Coherent and semiclassical states in magnetic field in the presence of the Aharonov-Bohm solenoid

TL;DR

This paper introduces a novel method for constructing coherent and semiclassical states in magnetic fields with Aharonov-Bohm solenoids, accounting for topological effects and different trajectory types.

Contribution

It presents a new approach to build coherent and semiclassical states considering the topological influence of the AB solenoid, applicable to both nonrelativistic and relativistic particles in various dimensions.

Findings

Constructed two types of CS/SS for trajectories embracing or not embracing the solenoid.

Provided a classification of CS parameters for quantum and semiclassical states.

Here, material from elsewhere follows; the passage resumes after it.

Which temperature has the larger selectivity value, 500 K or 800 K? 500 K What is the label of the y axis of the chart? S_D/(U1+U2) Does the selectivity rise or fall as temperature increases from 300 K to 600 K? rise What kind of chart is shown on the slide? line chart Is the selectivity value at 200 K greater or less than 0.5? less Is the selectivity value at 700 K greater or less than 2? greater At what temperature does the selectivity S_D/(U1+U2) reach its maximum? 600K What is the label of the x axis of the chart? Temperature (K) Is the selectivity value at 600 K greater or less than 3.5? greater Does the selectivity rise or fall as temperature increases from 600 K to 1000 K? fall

Applied the method to systems with nonquadratic Hamiltonians.

Abstract

A new approach to constructing coherent states (CS) and semiclassical states (SS) in magnetic-solenoid field is proposed. The main idea is based on the fact that the AB solenoid breaks the translational symmetry in the xy-plane, this has a topological effect such that there appear two types of trajectories which embrace and do not embrace the solenoid. Due to this fact, one has to construct two different kinds of CS/SS, which correspond to such trajectories in the semiclassical limit. Following this idea, we construct CS in two steps, first the instantaneous CS (ICS) and the time dependent CS/SS as an evolution of the ICS. The construction is realized for nonrelativistic and relativistic spinning particles both in (2+1)- and (3+1)- dimensions and gives a non-trivial example of SS/CS for systems with a nonquadratic Hamiltonian. It is stressed that CS depending on their parameters (quantum numbers) describe both pure quantum and semiclassical states. An analysis is represented that classifies parameters of the CS in such respect. Such a classification is used for the semiclassical decompositions of various physical quantities.